On Mon, Oct 01, 2018 at 02:28:03PM +0200, Jann Horn wrote:
> On Sat, Sep 29, 2018 at 4:28 PM Aleksa Sarai <cyphar@cyphar.com> wrote:
> > Add the following flags for path resolution. The primary justification
> > for these flags is to allow for programs to be far more strict about how
> > they want path resolution to handle symlinks, mountpoint crossings, and
> > paths that escape the dirfd (through an absolute path or ".."
> > shenanigans).
> >
> > This is of particular concern to container runtimes that want to be very
> > careful about malicious root filesystems that a container's init might
> > have screwed around with (and there is no real way to protect against
> > this in userspace if you consider potential races against a malicious
> > container's init).
> >
> > * AT_BENEATH: Disallow ".." or absolute paths (either in the path or
> >   found during symlink resolution) to escape the starting point of name
> >   resolution, though ".." is permitted in cases like "foo/../bar".
> >   Relative symlinks are still allowed (as long as they don't escape the
> >   starting point).
> 
> As I said on the other thread, I would strongly prefer an API that
> behaves along the lines of David Drysdale's old patch
> https://lore.kernel.org/lkml/1439458366-8223-2-git-send-email-drysdale@google.com/
> : Forbid any use of "..". This would also be more straightforward to
> implement safely.
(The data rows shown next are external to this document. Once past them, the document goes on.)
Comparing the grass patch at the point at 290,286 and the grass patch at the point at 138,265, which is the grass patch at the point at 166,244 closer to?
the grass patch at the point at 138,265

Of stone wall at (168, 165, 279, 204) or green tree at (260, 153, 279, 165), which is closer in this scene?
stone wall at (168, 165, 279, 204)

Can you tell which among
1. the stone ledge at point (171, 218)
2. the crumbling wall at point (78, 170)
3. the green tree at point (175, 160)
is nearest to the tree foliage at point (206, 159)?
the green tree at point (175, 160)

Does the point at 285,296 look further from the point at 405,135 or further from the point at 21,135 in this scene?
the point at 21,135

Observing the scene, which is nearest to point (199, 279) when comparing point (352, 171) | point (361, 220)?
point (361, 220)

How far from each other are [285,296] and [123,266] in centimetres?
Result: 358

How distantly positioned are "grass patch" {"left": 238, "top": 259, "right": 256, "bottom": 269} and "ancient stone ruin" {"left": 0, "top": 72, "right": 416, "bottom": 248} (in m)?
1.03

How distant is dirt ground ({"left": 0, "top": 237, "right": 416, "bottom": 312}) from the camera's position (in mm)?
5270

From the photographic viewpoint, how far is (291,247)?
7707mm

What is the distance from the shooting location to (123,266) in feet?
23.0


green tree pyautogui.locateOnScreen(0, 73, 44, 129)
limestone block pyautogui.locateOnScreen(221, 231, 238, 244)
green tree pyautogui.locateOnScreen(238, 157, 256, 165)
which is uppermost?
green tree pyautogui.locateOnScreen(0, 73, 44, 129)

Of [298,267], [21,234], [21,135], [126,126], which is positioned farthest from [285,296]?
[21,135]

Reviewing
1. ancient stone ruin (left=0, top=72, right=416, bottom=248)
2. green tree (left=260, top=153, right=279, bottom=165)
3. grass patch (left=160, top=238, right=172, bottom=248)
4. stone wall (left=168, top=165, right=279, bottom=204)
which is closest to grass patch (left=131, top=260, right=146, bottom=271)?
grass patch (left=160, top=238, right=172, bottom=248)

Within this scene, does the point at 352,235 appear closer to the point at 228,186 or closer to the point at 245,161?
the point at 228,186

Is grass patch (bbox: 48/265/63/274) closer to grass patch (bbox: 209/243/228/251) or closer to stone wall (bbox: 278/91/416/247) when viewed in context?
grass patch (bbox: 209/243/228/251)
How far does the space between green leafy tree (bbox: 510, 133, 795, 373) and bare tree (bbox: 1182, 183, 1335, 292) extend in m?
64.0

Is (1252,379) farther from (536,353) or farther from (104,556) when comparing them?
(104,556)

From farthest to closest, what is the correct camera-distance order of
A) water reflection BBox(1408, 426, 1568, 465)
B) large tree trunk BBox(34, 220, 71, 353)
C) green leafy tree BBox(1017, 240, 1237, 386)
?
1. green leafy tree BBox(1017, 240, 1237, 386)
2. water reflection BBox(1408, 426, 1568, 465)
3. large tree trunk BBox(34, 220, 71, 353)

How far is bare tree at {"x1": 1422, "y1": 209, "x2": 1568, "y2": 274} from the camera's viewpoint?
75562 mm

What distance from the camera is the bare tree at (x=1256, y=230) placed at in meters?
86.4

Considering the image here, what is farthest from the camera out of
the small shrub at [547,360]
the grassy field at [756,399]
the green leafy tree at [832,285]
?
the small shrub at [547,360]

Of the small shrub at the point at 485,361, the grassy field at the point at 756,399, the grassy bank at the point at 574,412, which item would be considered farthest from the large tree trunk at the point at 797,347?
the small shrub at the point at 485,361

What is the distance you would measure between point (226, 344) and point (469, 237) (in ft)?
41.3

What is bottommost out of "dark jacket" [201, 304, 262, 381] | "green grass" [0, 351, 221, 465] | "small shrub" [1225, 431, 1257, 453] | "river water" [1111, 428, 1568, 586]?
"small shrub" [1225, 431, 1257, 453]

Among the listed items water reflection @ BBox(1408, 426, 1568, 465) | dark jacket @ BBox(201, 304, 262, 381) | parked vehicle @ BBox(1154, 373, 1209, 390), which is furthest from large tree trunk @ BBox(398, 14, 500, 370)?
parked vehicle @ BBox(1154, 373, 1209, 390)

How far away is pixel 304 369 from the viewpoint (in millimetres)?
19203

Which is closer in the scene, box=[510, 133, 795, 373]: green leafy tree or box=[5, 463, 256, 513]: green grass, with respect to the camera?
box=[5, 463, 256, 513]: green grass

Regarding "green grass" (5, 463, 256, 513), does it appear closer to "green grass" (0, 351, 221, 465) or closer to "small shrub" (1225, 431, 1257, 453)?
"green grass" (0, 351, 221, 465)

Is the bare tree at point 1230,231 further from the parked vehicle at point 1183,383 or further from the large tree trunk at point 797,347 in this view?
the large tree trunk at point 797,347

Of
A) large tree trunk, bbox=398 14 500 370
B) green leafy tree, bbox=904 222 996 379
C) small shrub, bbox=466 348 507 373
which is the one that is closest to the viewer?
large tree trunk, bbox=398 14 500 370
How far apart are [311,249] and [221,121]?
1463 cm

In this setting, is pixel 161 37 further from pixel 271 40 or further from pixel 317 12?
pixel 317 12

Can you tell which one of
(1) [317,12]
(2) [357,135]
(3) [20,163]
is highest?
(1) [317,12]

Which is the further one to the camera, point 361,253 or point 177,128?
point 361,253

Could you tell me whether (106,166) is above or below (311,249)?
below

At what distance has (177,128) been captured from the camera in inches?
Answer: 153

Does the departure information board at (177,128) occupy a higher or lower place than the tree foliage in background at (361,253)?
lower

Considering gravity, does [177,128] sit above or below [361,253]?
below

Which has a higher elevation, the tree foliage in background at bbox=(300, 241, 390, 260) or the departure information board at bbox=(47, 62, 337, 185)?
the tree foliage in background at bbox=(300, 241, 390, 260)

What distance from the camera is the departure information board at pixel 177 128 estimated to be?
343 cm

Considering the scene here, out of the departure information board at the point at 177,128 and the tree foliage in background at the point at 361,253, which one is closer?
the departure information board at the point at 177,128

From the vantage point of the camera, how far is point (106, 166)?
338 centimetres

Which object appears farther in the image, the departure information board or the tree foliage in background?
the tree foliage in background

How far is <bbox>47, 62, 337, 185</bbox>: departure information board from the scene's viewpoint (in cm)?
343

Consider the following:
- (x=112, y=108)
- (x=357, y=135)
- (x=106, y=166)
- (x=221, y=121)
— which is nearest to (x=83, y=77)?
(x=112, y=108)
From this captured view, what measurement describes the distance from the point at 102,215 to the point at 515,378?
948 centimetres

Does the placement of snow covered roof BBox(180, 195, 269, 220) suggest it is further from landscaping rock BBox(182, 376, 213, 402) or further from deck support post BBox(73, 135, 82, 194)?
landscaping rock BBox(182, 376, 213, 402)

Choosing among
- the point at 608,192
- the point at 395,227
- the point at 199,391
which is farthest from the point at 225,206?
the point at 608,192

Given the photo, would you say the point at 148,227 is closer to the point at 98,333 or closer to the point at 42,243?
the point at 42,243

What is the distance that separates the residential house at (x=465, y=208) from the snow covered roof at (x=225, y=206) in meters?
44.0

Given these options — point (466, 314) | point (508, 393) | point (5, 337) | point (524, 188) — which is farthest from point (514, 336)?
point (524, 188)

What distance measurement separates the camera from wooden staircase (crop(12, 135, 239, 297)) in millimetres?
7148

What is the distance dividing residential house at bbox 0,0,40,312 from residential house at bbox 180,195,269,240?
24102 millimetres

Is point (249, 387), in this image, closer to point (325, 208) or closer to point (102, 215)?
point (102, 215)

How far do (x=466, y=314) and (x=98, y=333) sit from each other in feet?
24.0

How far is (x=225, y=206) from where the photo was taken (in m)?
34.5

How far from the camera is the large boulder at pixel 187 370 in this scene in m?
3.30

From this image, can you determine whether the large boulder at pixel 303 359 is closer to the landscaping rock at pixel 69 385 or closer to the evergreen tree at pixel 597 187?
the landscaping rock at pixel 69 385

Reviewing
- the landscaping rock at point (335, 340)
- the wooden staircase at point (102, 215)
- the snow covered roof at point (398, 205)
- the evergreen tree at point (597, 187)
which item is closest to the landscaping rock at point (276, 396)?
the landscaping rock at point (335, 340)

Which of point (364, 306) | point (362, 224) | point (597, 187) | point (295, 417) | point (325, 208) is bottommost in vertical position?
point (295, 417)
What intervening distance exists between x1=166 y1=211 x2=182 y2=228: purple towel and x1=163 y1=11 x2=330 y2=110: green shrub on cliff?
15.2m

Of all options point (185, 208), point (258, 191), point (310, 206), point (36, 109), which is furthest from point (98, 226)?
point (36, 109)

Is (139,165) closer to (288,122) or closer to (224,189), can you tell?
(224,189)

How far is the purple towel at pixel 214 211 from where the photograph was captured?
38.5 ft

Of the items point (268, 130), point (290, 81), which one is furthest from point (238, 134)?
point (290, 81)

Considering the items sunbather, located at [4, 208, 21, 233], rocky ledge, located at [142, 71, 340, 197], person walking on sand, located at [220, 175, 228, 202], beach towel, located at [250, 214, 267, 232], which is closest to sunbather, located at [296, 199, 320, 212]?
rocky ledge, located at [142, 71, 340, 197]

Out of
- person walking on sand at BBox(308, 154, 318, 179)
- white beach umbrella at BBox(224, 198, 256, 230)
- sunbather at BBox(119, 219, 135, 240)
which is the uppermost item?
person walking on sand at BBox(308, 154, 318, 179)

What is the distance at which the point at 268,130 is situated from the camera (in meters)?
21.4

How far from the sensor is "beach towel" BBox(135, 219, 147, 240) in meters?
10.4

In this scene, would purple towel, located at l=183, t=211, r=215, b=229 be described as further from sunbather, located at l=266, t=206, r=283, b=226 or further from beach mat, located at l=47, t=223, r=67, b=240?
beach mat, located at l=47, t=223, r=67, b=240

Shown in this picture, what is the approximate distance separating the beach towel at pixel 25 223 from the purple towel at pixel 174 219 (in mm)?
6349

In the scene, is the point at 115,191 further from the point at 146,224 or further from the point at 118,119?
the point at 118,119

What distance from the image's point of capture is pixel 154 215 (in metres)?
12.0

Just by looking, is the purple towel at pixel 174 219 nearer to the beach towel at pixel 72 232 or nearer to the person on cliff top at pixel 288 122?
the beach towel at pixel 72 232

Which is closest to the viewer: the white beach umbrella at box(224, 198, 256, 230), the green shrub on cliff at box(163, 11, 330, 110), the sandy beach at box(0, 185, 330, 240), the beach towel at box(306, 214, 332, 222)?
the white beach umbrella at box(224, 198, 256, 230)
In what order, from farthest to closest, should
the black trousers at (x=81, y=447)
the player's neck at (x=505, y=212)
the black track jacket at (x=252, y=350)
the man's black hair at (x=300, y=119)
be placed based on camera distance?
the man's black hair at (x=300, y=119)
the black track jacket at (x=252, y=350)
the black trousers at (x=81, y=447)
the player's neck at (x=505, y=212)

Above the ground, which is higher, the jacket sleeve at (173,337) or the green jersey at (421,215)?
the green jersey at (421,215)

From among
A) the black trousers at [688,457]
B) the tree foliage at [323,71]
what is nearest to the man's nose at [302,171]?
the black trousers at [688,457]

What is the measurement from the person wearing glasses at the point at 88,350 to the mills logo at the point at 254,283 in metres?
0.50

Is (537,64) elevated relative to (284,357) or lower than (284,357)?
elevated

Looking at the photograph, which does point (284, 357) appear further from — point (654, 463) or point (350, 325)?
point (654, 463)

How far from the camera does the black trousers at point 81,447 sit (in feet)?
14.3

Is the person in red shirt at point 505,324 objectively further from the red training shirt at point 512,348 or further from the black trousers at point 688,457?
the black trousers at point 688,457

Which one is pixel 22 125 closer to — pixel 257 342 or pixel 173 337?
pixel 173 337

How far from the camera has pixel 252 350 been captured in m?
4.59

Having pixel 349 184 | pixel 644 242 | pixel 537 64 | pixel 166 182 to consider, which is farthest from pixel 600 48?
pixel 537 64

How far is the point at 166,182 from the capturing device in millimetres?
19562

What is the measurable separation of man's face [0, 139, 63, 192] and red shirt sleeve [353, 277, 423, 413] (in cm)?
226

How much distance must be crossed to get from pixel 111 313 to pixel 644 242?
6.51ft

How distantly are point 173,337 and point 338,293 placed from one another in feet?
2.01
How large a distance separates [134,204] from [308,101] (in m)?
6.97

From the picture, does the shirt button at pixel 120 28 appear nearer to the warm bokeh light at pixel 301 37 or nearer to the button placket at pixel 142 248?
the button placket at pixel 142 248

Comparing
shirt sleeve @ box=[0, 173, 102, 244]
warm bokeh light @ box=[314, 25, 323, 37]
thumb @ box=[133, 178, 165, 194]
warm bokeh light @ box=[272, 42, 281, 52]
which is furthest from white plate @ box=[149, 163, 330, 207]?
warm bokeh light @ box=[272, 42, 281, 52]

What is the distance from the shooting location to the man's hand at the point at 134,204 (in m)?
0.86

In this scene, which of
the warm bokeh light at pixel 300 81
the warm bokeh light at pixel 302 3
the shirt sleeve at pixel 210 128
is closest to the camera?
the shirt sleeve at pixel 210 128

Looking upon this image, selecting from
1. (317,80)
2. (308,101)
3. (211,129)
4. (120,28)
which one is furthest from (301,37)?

If that doesn't work for you, I would like it if you
> could at least make that an option. I would like it if this API could
> mitigate straightforward directory traversal bugs such as
> https://bugs.chromium.org/p/project-zero/issues/detail?id=1583, where
> a confused deputy attempts to access a path like
> "/mnt/media_rw/../../data" while intending to access a directory under
> "/mnt/media_rw".

Oh, the semantics for this changed in this patchset, hah. I was still on
vacation so didn't get to look at it before it was sent out. From prior
discussion I remember that the original intention actual was what you
argue for. And the patchset should be as tight as possible. Having
special cases where ".." is allowed just sounds like an invitation for
userspace to get it wrong.
Aleksa, did you have a specific use-case in mind that made you change
this or was it already present in an earlier iteration of the patchset
by someone else?

> 
> > * AT_XDEV: Disallow mount-point crossing (both *down* into one, or *up*
> >   from one). The primary "scoping" use is to blocking resolution that
> >   crosses a bind-mount, which has a similar property to a symlink (in
> >   the way that it allows for escape from the starting-point). Since it
> >   is not possible to differentiate bind-mounts However since
> >   bind-mounting requires privileges (in ways symlinks don't) this has
> >   been split from LOOKUP_BENEATH. The naming is based on "find -xdev"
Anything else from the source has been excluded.